Besides that, my next door neighbor, who always keeps me laughing, is away for the summer. And special friend, Sharon, with whom I talk on a weekly basis is in Taos, New Mexico, on a writing retreat led by Jennifer Louden. That is where this whole crazy writing project began in 2010, and where I met Sharon and a whole bunch of other great women. I kind of wish I was there right now.
“So why didn’t you go to Taos or go along with Bill and spend time with the grandkids?” you ask. A few months ago when I felt my memoir beginning to take shape, I decided I would dare myself to have my first draft done by September first.
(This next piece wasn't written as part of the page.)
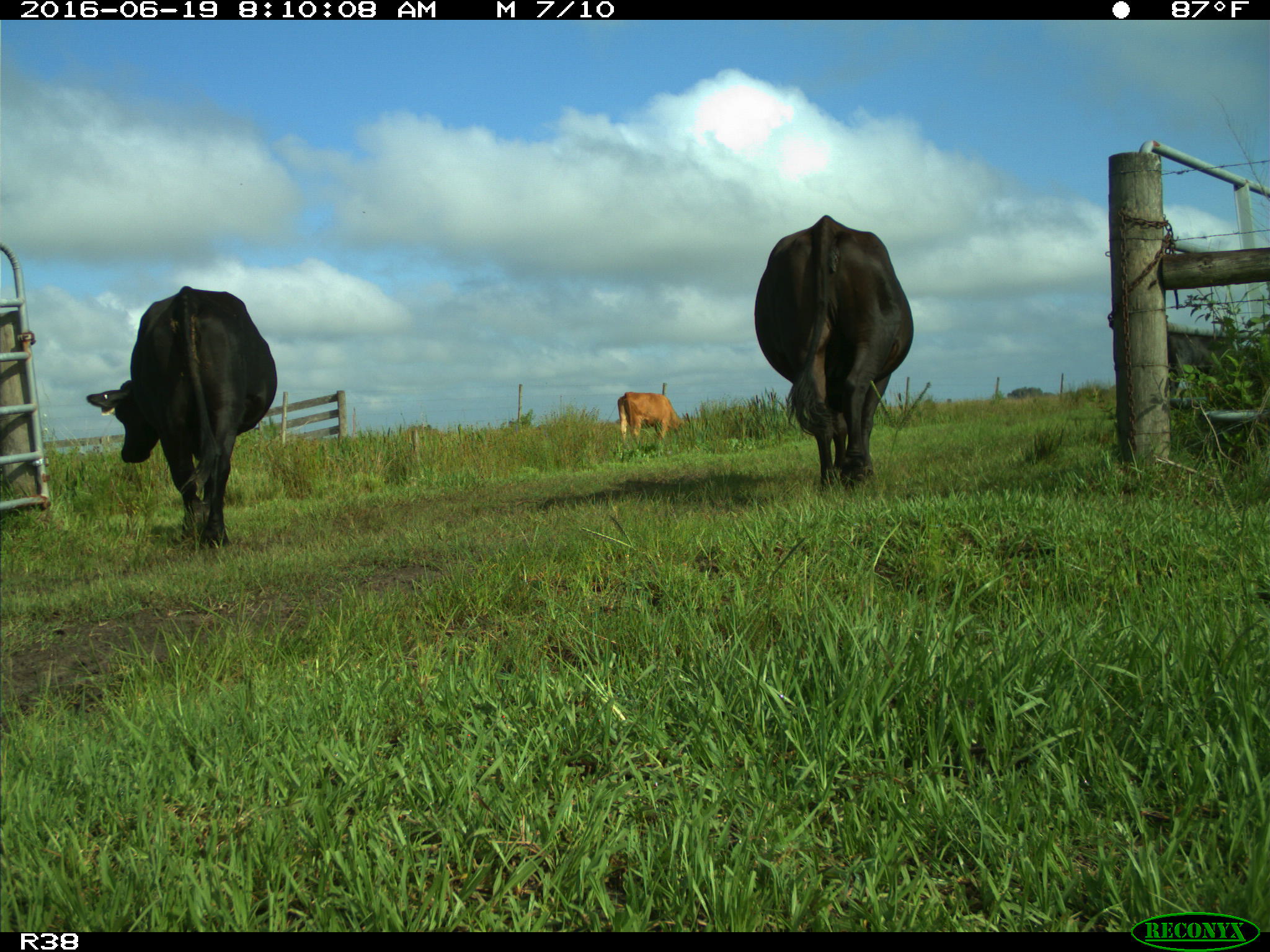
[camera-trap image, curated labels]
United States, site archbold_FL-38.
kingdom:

It was a test of sorts to get myself to either put up or shut up.
I knew that if I really wanted to write my memoir, and get the first draft done on deadline, I’d have to stay home and do the work. I wouldn’t be able to do any traveling. I figured that if I gave in and said yes to a few friends who wanted me to join them in Taos, and/or go off on some other adventure with Bill, I would know I wasn’t serious about my writing project. Conversely, if I stayed home and did what I promised myself I would do, I’d feel very proud of myself and believe in myself a whole lot more than I used to.
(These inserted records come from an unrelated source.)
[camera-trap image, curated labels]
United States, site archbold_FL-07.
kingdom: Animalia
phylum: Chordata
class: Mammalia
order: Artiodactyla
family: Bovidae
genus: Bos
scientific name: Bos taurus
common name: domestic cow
So here I am at my computer and writing up a storm. I’ve written two chapters over the last few days and the words keep coming. I took a break Sunday afternoon and went to a movie. It took a good twenty minutes into the film for me to shut off my writer’s mind and begin enjoying “The Way Way Back.” Later, I spent another couple of hours writing. The dogs were asleep at my feet and I was flying in a world of winged words. Oh how good it felt.
For now my envy and abandonment issues are gone. I suppose they could return, but I know I’m where I’m supposed to be, doing what I want to do, and being true to myself without regret. I’m happy that I held myself to my word. What could be better?
I’ll get to play later on. I’ve added another month on to my deadline. I’m shooting for October 1st. After that, I’m off on an adventure in London. When I return, the editing and rewriting begins. Great thing to do during a long, cold winter.
By the way, if your looking for a fun movie to see on a hazy, hot and humid afternoon go see, “The Way Way Back.” It’s full of good laughs and made me feel very happy.